First off, what is self-efficacy? Well, it is the measure of one’s own ability to complete tasks and reach goals. It is the belief in ourselves that we can truly achieve the thing we have set out to do.

By trusting ourselves and engaging in the action steps that are necessary to attain our goals, we can ensure we have the confidence to follow through with them.

Goals are, by nature, a personal thing. We set them to improve our situation and relationships. By setting a goal, we are showing that we see the need for a positive change in our life and are committing to making that change. However, we cannot succeed if we do not have some sort of belief that we can accomplish our goals.


Captain’s Log

The best way to keep your confidence in your ability to achieve your goal is to keep a log of some sort. For example, in a notebook you write, “I really want to be able to improve my fitness in the next month. I’m setting the goal that in three weeks I want to be able to swim a mile and a half within an hour.”

So what’s next? Now, plan a training regime. In the same notebook, write out a daily or weekly training schedule for yourself. Add as much detail as you can to ensure that you are taking the necessary steps. Also, plan and write a specific goal for each day.

“My first week’s goal is to swim three-quarters of a mile within one hour.” So at the end of the day, write down how long it took you to swim three-quarters of a mile. By the end of the week, you should have a clear idea of what your improvement looks like. This will help to give you the confidence to continue with your plan and give you the belief that you can achieve your goal.


So Remember…

  • Set goals that are attainable, but still challenging
  • Understand the steps or processes it will take to achieve your goal
  • Find ways to boost your confidence on the road to achieving your goal


Leave us a comment below – we love hearing your thoughts and questions!




  1. Believing in your competence is an important factor of the level of success you can achieve.

    I do believe in myself but there are just moments when I check on my progress and I see no results and I’d usually give up in the middle of things..:( and end up with “this is not for me”

    What I know is that a self-efficient individual is “action-oriented” and that to be called self-efficient, one must be able to take positive, inspired actions regardless of the feelings or emotions that are within or that surround him/her. It’s not that easy to do.

    Is self-efficacy a skill,too? If so, are there ways to boost it? or can you give some examples on how it can be exercised or practiced?

    Thank you very much in advance,Rishan!

    • Great question.

      We have the research proven ways of increasing self efficacy.

      1) affirmations

      2) mental rehearsal or visualization

      3) break the goal down into smaller steps

  2. Not everybody knows about being aware of their efficacy as a person since we usually do stuff on a day-to-day basis kind of way.
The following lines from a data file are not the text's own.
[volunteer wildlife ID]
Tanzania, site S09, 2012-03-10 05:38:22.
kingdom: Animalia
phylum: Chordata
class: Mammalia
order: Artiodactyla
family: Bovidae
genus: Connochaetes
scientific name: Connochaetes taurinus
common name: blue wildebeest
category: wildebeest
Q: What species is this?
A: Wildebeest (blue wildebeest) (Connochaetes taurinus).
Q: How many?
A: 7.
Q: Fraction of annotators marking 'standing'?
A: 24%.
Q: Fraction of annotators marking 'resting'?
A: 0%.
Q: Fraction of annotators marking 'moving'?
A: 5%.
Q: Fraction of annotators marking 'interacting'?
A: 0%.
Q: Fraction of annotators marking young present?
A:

Having a mindset of “I’m on it” on a goal doesn’t simply ensure its achievement. It’s also important that we take note of the progress that we make and be highly motivated when we see advancement, build the momentum, and manifest change.

    Great input!

    • You’re right Pete! Seeing progress on the actions we are taking to achieve our goals will really boost our confidence. It will really help us to believe in ourselves that our goals are achievable.

  3. GliderXon says:

    Aaaahh… this will work well on my goal to double or even triple my reading speed!